The Model Reference Card

Part 12, Part 12: The Geomechanics Lab

Learning objectives

  • Hold the whole course as one deck of flip cards, a model on each
  • Read the front for what a model is and when to reach for it
  • Flip to the equation, the Ogbon-1 canon anchor, and the section that built it
  • Take the course home as a reference you can consult on the job

The Course, Condensed

The Lab wired the models together; this section lays them out. Every model the course built becomes a flip card. The front names it and tells you when to reach for it, the one-line judgment that took a whole section to earn. Flip the card and you get the equation, the Ogbon-1 canon anchor that makes it concrete, and the section that built it, so a half-remembered relation is one tap and one click away from the widget that taught it.

The Model Reference CardInteractive figure, enable JavaScript to interact.
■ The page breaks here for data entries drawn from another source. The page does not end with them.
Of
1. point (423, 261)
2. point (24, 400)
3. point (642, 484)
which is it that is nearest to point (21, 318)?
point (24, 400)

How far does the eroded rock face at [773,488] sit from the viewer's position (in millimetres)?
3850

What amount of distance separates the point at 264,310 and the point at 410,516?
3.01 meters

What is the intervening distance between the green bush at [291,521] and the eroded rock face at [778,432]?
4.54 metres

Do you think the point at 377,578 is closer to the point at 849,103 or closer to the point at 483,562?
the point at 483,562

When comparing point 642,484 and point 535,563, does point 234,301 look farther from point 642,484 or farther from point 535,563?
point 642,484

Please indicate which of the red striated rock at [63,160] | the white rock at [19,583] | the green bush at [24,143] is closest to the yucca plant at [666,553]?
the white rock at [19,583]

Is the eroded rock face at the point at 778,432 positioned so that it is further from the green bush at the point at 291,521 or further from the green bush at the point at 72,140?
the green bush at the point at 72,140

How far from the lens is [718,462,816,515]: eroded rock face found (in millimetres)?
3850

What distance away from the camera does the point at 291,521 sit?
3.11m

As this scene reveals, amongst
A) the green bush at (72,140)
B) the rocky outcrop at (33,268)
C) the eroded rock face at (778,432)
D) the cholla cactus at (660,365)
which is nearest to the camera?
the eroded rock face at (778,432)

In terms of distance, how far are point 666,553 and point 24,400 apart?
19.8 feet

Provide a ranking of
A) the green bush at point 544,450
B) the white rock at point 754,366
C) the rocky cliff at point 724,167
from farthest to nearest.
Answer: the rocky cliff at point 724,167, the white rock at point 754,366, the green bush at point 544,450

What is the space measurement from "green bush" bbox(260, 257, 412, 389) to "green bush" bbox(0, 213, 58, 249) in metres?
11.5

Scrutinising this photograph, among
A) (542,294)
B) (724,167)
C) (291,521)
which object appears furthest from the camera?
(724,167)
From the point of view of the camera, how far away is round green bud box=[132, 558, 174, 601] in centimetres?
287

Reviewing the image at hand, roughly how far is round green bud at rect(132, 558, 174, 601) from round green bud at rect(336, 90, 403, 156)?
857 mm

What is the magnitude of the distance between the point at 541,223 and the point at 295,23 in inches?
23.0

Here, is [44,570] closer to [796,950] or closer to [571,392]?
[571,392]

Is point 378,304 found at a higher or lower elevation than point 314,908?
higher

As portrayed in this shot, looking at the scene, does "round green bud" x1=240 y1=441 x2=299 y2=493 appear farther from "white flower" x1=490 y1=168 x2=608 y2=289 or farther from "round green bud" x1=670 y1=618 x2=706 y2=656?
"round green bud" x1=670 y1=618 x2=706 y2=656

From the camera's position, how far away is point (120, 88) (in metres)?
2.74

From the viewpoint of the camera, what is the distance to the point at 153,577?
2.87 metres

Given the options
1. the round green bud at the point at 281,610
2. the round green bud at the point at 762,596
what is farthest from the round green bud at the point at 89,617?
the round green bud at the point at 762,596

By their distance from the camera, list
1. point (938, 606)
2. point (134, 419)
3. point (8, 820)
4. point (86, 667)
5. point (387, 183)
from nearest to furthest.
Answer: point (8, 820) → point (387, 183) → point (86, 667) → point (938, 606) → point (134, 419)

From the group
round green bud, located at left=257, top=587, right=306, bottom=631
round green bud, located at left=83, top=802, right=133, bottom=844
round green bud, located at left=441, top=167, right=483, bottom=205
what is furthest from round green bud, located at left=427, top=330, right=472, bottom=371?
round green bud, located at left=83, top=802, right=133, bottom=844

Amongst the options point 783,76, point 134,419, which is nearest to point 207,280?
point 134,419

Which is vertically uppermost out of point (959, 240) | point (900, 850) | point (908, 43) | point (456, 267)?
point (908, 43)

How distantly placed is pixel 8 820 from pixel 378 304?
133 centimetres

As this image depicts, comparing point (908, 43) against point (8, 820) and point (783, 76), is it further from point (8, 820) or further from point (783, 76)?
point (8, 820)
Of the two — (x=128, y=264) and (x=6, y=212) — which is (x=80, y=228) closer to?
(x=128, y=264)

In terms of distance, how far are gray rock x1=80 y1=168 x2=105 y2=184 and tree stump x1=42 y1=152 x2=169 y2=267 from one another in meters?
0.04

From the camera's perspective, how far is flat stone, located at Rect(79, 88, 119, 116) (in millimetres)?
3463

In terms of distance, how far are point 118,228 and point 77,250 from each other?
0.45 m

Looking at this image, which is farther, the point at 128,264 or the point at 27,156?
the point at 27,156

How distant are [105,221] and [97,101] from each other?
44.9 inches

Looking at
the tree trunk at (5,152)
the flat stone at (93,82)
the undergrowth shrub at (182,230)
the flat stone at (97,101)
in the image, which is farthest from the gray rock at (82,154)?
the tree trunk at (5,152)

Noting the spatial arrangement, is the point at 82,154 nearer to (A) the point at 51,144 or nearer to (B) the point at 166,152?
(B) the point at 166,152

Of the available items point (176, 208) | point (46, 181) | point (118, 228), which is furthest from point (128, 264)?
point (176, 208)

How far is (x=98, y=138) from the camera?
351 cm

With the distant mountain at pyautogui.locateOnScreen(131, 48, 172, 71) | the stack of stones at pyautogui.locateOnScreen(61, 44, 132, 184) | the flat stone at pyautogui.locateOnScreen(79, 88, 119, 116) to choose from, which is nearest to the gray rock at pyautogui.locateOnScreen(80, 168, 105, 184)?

Read the deck as the course remembering itself. Effective stress and the vertical stress from the density integral; the Biot coefficient and the two-thirds stress path of poroelasticity; the Coulomb and Byerlee criteria for failure; Eaton for pore pressure; the frictional limit and the stress polygon; the Kirsch hoop stress and the breakout-width inversion; fracture closure and breakdown; slip tendency and the McGarr bound for faults; Geertsma subsidence and the 4D time-shift for the producing field. Seventeen cards, one per load-bearing idea, each anchored to the same self-consistent Ogbon-1 state, Sv 67.7, Pp 35.3, Shmin 46, SHmax 62, that has threaded every part.

How to Use It

On the job, the deck is a decision aid. Facing a rock or a well, ask which card the situation calls for: a fault whose stability you doubt is a slip-tendency card; a depleting field is a stress-path card; a breakout on an image log is a breakout-width card. The front tells you whether the model fits; the back gives you the equation to run and a number to sanity-check it against. That habit, matching a situation to a model and carrying an anchor to catch a blunder, is the whole discipline of the course in one motion. The next section makes the anchors executable: five Python programs that reproduce every one of these numbers exactly, ready to run and to extend.

References

  • Zoback, M. D. (2007). Reservoir Geomechanics. Cambridge University Press.
  • Fjaer, E., Holt, R. M., Horsrud, P., Raaen, A. M., & Risnes, R. (2008). Petroleum Related Rock Mechanics (2nd ed.). Elsevier.